John Lindley illustration

The Norfolk man who helped save Kew Gardens

In 1830, the first flower shows were held in England, organised by the Norfolk-born botanist John Lindley - who wrote one of the best-ever books on horticulture and also saved a national natural treasure...

Kew Gardens is one of the country’s top tourist attractions, and the 330 acre site (with its 40 listed buildings) houses over 27,000 different living plants, almost nine million preserved specimens and a library containing almost a million books. It’s the largest and most diverse botanical collection in the world, but had it not been for the efforts of a man from Norfolk the gardens may have been dug up and built over in the name of urban development.

And saving Kew Gardens was only one of his many achievements.

John Lindley was born in 1799 just outside Norwich, where his father ran a commercial nursery and cultivated fruit trees. The young boy helped in the gardens and collected wild flowers he found growing in the Norfolk countryside, but his schooldays suggested he was destined for greater things.

There may not be a statue of John Lindley in Norfolk, and his name may not feature on a list of the county’s most famous sons, but botanists and gardeners around the world owe this man from Norwich an enormous debt.

Despite being blind in his left eye, John had an astonishing gift for artistic detail (he’d been taught to draw by a French refugee) and at the famous Norwich School he excelled at Latin and Greek - while his father taught him the basics of horticulture.

Ideally he wanted to go on to university, or failing that to buy a commission in the army - but his father’s business was never profitable and the family could afford neither. Aged 16, John Lindley became a sales representative for a London-based seed merchant.

It was around this time that his talents were noticed by the botanist William Hooker (who’d also been born in Norwich) and he was introduced in turn to Sir Joseph Banks, who’d taken part in Captain Cook’s first great voyage and would be President of the Royal Society for over 41 years.

Working from Banks’ house in London, Lindley drew, described and named new varieties of plants with such accuracy and insight that he was made a Fellow of the Linnaean Society at the age of 21. His Botanical History of Roses (1820) distinguished 76 different species, identified 13 new ones, and included 19 paintings he produced himself.

When Banks died a few months later, Lindley was asked by the Horticultural Society of London (today’s Royal Horticultural Society) to draw roses - and put him in charge of supervising the collection of plants for its new gardens at Chiswick.

Before long, eminent botanists were eagerly seeking his help with their projects - John Loudon’s masterful (and massive) Encyclopedia of Plants covered some 15,000 flowering plants and ferns, and Lindley did most of the work.

The man from Norfolk was elected a Fellow of the Royal Society, was awarded an honorary doctorate from the University of Munich, and received academic honours from France, the USA and Switzerland.
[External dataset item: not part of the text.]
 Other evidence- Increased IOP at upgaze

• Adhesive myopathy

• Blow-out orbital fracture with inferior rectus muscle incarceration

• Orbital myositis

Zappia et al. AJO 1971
He took a part-time job as Professor of Botany at the newly-established London University, and when he found the current textbooks unsatisfactory for his students he wrote his own for them.

John Lindley

It was hardly surprising that when the future of the gardens at Kew was being debated, the authorities turned to John Lindley.
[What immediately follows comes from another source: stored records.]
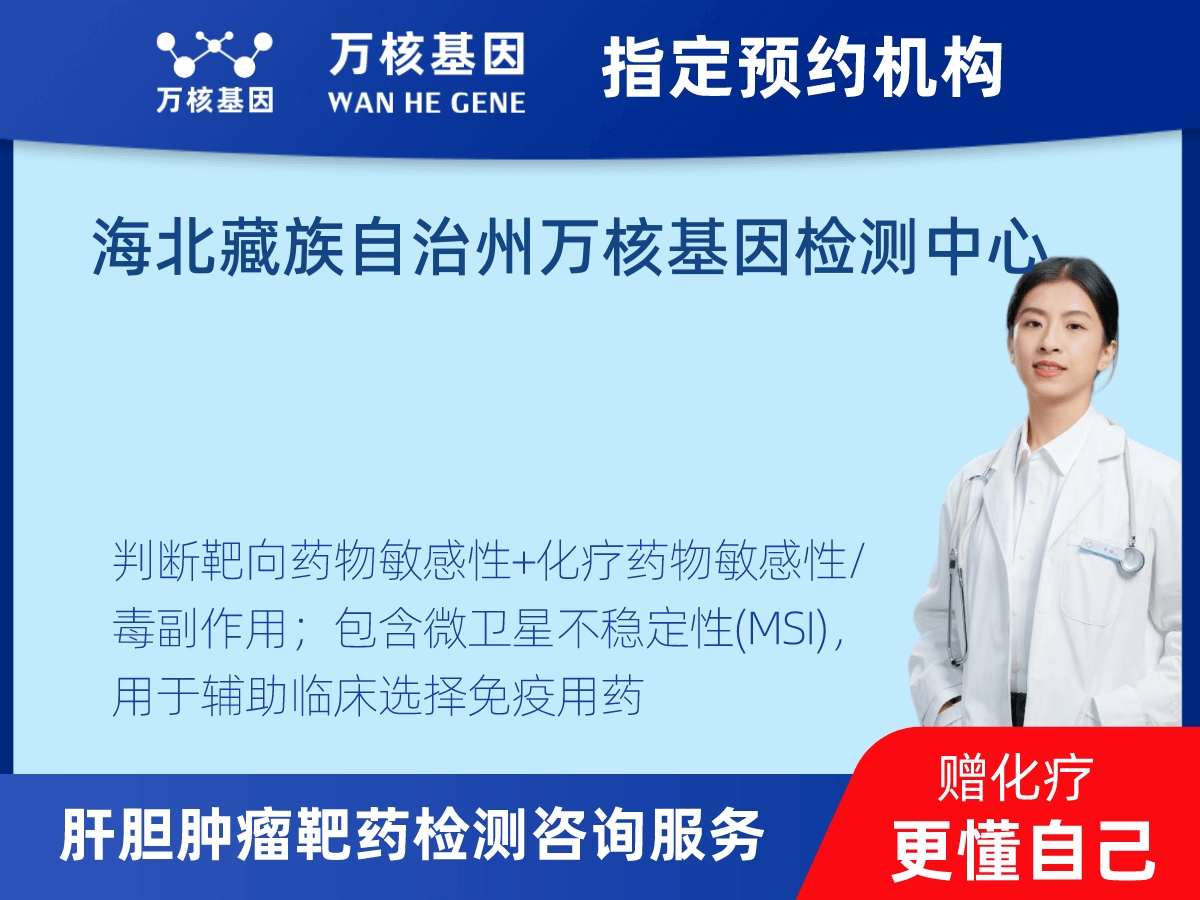 万核基因

万核基因
WAN HE GENE

指定预约机构

海北藏族自治州万核基因检测中心

判断靶向药物敏感性+化疗药物敏感性/毒副作用；包含微卫星不稳定性(MSI)，用于辅助临床选择免疫用药

肝胆肿瘤靶药检测咨询服务

赠化疗
更懂自己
Since the death of George III in 1820 and the loss of royal patronage, the gardens had been in decline. Together with Joseph Paxton (who designed the Crystal Palace and cultivated the banana we know and love today) Lindley gave the government a stark choice.

“Kew Gardens should either be at once taken for public purposes, gradually made worthy of the country, and converted into a powerful means of promoting national science,” he wrote, “or it should be abandoned.”

When the government proposed to take the easier route, pulling down all the greenhouses and giving away all the plants, Lindley told Prime Minister William Lamb the matter was going to be raised in Parliament. There was a public outcry, and when the young Queen Victoria added her support the government backed down and Kew Gardens became public property.

Primula sinensis, John Lindley - Collectanea botanica (1821)
Plate from 'A sketch of the vegetation of the Swan River Colony' by John Lindley
Rosarum monographia, John Lindley

Lindley’s public image as a man of principle and conviction (he also successfully campaigned against the taxation of glass windows) led to the government asking him to investigate the mysterious disease that was causing potatoes to rot and caused the Great Irish Famine - and the report he helped write eventually led to the repeal of the Corn Laws.

But Lindley’s greatest love was for orchids. Acknowledged as the leading authority of his time, he described and named almost 150 new species before his death (aged 66) in 1865.

The legacy of this botanist from Norfolk is enormous. The Royal Horticultural Society bought his 1,300 volume library which now forms part of the world’s largest collection of horticultural literature. The RHS Lindley Medal is awarded annually to exhibits with exceptional educational value. And over the last 140 years more than 200 plant species have been named after him using epithets such as ‘lindleyi’, ‘lindleyanum’ and ‘lindleyoides’.

There may not be a statue of John Lindley in Norfolk, and his name may not feature on a list of the county’s most famous sons, but botanists and gardeners around the world owe this man from Norwich an enormous debt.